## EXTRACT PROVIDED
•••

In the case of the delayed billing statements, I decide to take action by calling the mobile phone company. Of course, I am on hold for sometime before I can talk to a customer service representative. I have coping mechanisms for this. I read and do computer games and even do house chores with my ear to my cordless phone until they get around to me:
Me: I would like to report that your bills are coming late.
CSR: Thank you, Ma'am. Let us verify the details of your account. (So we verify.)
CSR: Ma'am would you like to shift to our online billing service? Then it won't come late.
Me: Ok. But the point is you should change your delivery service or at least tell them about our feedback.
(CSR is silent at this point. So I try to convince him it is not an isolated problem.)
Me: All our bills from your company are late.
CSR: May I know what other accounts these are Ma'am? Can we verify the details first?
Me: There 5 of us in the family. Shall I tell you the mobile numbers of the others one by one?
CSR: Ma'am are these accounts in your name?
Me: No. They are in my husband's name.
Line goes dead.
As for the online shopping company, I just sent them a terse and stern letter. I am still wating for an answer.
So there. Chicken and egg, yet again. The reason we are so forebearing with bad service is that complaints get us nowhere.
My contribution to the analysis of why we get such bad service is that we are still very much a society with severe disparities between a wealthy few and a large and impoverished majority.
The people who own, manage and run these companies know that the small and empowered middle class has nothing to do with their success or failure. In many cases, business capital is not generated by meritorious people who care about the public they serve but it is instead inherited or achieved by corruption and rent seeking.
In many cases, wealth is kept not because of good stewardship or excellent business skills, but because wealth means you can subvert laws and regulations that would allow for real competition. And so the privileged run their corporations with nary a real concern to serve the public who are poor or lower middle class.
Why bother to give good mobile service to your maids? Why bother to give good service when you can pay those poor people at the frontlines to take the anger and frustration for you while you enjoy your profits? After all, little rich you never gets bad service.

•••

## STATED TASK A
Pull out every line of the records that contains the string "vertical".
The customer service post has nothing to do with the records.

## DATA EXTRACT
•••

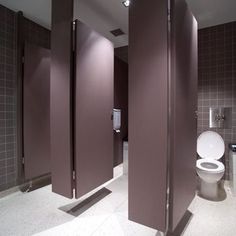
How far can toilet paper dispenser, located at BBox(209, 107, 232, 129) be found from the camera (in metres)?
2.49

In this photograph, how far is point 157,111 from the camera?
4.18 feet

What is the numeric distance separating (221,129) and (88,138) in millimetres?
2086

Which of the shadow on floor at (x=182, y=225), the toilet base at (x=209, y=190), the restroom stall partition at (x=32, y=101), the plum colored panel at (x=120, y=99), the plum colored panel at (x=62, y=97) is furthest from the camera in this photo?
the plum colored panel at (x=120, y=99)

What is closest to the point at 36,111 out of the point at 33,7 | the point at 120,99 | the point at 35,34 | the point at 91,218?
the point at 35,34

•••

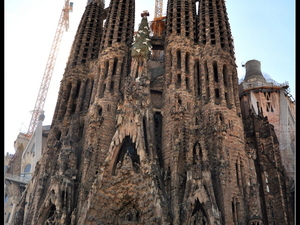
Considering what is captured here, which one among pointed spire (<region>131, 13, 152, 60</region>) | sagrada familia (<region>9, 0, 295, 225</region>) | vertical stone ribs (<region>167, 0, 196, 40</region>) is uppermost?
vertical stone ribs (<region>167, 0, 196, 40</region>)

•••

## STATED TASK B
In the customer service post, what does the representative suggest switching to so the bills won't arrive late?

## FULL RESPONSE A
Considering what is captured here, which one among pointed spire (<region>131, 13, 152, 60</region>) | sagrada familia (<region>9, 0, 295, 225</region>) | vertical stone ribs (<region>167, 0, 196, 40</region>) is uppermost?
vertical stone ribs (<region>167, 0, 196, 40</region>)

## FULL RESPONSE B
The company's online billing service.